Start of Dataset records

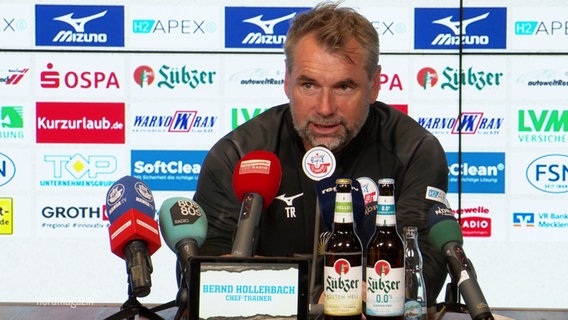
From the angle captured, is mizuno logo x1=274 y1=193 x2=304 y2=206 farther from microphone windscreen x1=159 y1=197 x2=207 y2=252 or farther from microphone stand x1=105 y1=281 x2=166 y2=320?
microphone stand x1=105 y1=281 x2=166 y2=320

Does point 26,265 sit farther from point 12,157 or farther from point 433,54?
point 433,54

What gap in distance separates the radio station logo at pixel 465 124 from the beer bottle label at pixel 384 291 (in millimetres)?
2538

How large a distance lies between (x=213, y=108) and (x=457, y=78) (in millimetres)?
1226

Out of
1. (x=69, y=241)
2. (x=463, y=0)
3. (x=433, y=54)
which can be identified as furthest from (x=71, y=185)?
(x=463, y=0)

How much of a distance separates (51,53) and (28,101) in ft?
0.88

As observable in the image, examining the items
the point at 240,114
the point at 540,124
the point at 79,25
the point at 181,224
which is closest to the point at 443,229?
the point at 181,224

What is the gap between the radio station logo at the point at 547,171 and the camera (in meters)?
3.72

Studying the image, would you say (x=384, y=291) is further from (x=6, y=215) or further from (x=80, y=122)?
(x=6, y=215)

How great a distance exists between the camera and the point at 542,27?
3689 millimetres

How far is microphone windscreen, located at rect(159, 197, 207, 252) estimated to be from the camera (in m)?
1.40

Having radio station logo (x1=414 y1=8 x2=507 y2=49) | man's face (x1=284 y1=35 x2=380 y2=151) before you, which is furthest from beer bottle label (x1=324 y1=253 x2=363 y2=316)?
radio station logo (x1=414 y1=8 x2=507 y2=49)

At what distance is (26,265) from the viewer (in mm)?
3787

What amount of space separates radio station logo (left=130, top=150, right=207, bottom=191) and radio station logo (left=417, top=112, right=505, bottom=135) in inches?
45.1

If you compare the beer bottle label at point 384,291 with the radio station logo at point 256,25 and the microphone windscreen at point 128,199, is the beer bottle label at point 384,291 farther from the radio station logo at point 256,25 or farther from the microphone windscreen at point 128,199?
the radio station logo at point 256,25
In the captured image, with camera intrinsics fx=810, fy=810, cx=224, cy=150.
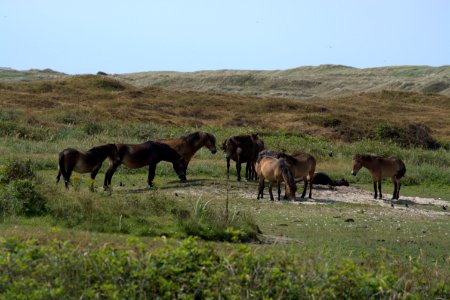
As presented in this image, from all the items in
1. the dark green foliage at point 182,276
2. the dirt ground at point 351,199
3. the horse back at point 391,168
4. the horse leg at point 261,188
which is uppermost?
the dark green foliage at point 182,276

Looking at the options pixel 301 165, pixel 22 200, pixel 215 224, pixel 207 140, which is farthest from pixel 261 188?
pixel 22 200

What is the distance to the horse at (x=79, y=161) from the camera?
19656mm

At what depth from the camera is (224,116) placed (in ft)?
160

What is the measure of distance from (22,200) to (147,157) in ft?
27.0

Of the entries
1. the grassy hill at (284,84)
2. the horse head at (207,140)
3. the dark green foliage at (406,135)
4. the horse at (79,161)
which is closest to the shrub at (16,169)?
the horse at (79,161)

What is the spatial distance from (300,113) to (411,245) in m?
35.6

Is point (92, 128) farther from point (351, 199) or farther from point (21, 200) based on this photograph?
point (21, 200)

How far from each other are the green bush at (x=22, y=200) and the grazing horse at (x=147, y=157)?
670 centimetres

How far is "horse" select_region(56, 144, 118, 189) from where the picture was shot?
64.5 feet

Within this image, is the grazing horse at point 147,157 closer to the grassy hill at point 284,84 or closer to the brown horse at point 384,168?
the brown horse at point 384,168

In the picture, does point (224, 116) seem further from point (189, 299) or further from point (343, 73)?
point (343, 73)

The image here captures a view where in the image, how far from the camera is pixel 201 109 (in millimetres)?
50938

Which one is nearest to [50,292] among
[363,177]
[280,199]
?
[280,199]

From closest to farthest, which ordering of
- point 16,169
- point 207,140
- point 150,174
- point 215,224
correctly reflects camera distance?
1. point 215,224
2. point 16,169
3. point 150,174
4. point 207,140
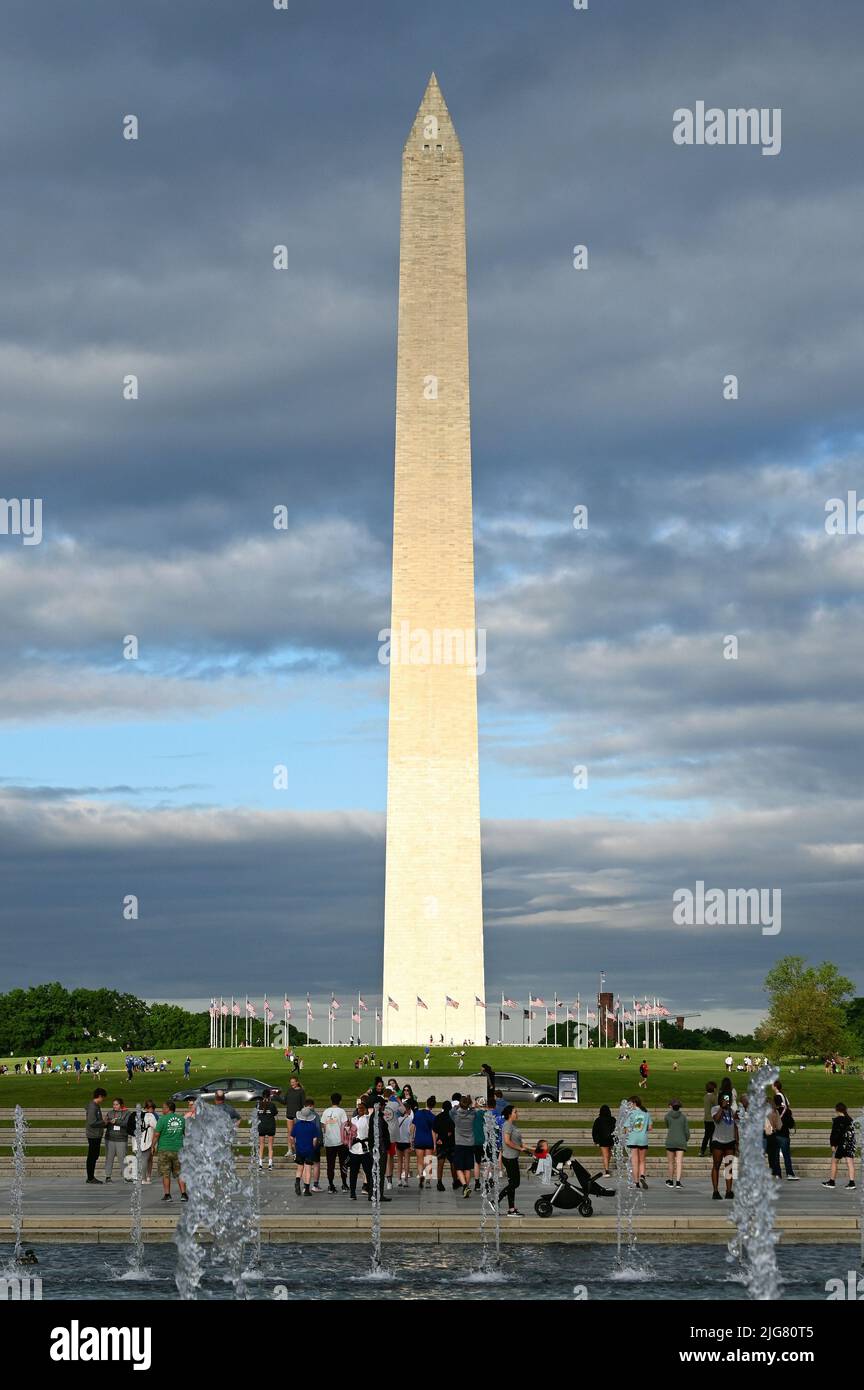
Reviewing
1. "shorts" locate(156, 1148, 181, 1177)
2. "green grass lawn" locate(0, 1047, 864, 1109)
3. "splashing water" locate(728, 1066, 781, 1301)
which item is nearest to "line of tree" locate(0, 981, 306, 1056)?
"green grass lawn" locate(0, 1047, 864, 1109)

End of Dataset records

Could you transcribe all of the data above word for word, omitting the pictures?

From the angle captured, is mizuno logo x1=274 y1=193 x2=304 y2=206 farther from microphone windscreen x1=159 y1=197 x2=207 y2=252 or farther from microphone stand x1=105 y1=281 x2=166 y2=320?
microphone stand x1=105 y1=281 x2=166 y2=320

Does point 26,265 sit farther from point 12,157 or farther from point 433,54?
point 433,54

What gap in distance separates the radio station logo at pixel 465 124 from the beer bottle label at pixel 384 291 (in millimetres)?
2538

How large a distance lies between (x=213, y=108) and (x=457, y=78) (in millimetres)?
1226

Out of
1. (x=69, y=241)
2. (x=463, y=0)
3. (x=433, y=54)
which can be identified as furthest from (x=71, y=185)?
(x=463, y=0)

How much of a distance separates (51,53) and (28,101) in ft?
0.88

As observable in the image, examining the items
the point at 240,114
the point at 540,124
the point at 79,25
the point at 181,224
which is closest to the point at 443,229?
the point at 181,224

What is the gap between the radio station logo at the point at 547,171 and the camera (in meters)?
3.72

Studying the image, would you say (x=384, y=291) is further from (x=6, y=215) or further from (x=80, y=122)?
(x=6, y=215)

How great a distance exists between the camera and the point at 542,27?
3689 millimetres

How far is microphone windscreen, located at rect(159, 197, 207, 252) estimated to be from the camera (in m)?
1.40

Having radio station logo (x1=414 y1=8 x2=507 y2=49) | man's face (x1=284 y1=35 x2=380 y2=151) before you, which is furthest from beer bottle label (x1=324 y1=253 x2=363 y2=316)?
radio station logo (x1=414 y1=8 x2=507 y2=49)

At what distance is (26,265) from the viewer (in mm)?
3787

What amount of space separates radio station logo (left=130, top=150, right=207, bottom=191) and radio station logo (left=417, top=112, right=505, bottom=135) in inches?
45.1

If you compare the beer bottle label at point 384,291 with the radio station logo at point 256,25 and the microphone windscreen at point 128,199, is the beer bottle label at point 384,291 farther from the radio station logo at point 256,25 or farther from the microphone windscreen at point 128,199?
the radio station logo at point 256,25
In the captured image, with camera intrinsics fx=810, fy=810, cx=224, cy=150.
As presented in this image, from all the items in
1. the dark green foliage at point 182,276
2. the dirt ground at point 351,199
3. the horse back at point 391,168
4. the horse leg at point 261,188
which is uppermost?
the dark green foliage at point 182,276

Looking at the options pixel 301 165, pixel 22 200, pixel 215 224, pixel 207 140, which is farthest from pixel 261 188?
pixel 22 200

What is the distance to the horse at (x=79, y=161) from the camera?
19656mm

At what depth from the camera is (224,116) placed (in ft)?
160

What is the measure of distance from (22,200) to (147,157) in ft?
27.0

Of the entries
1. the grassy hill at (284,84)
2. the horse head at (207,140)
3. the dark green foliage at (406,135)
4. the horse at (79,161)
which is closest to the shrub at (16,169)?
the horse at (79,161)

What is the spatial distance from (300,113) to (411,245) in m?
35.6

Is point (92, 128) farther from point (351, 199) or farther from point (21, 200) based on this photograph?
point (21, 200)

How far from each other are the green bush at (x=22, y=200) and the grazing horse at (x=147, y=157)?
670 centimetres

How far is "horse" select_region(56, 144, 118, 189) from where the picture was shot?
64.5 feet

Within this image, is the grazing horse at point 147,157 closer to the grassy hill at point 284,84 or closer to the brown horse at point 384,168?
the brown horse at point 384,168

In the picture, does point (224, 116) seem further from point (189, 299) or further from point (343, 73)?
point (343, 73)

The image here captures a view where in the image, how far from the camera is pixel 201 109 (in millimetres)?
50938

Which one is nearest to [50,292] among
[363,177]
[280,199]
?
[280,199]

From closest to farthest, which ordering of
- point 16,169
- point 207,140
- point 150,174
- point 215,224
correctly reflects camera distance?
1. point 215,224
2. point 16,169
3. point 150,174
4. point 207,140
Reviewing
1. "shorts" locate(156, 1148, 181, 1177)
2. "green grass lawn" locate(0, 1047, 864, 1109)
3. "splashing water" locate(728, 1066, 781, 1301)
which item is nearest to "line of tree" locate(0, 981, 306, 1056)?
"green grass lawn" locate(0, 1047, 864, 1109)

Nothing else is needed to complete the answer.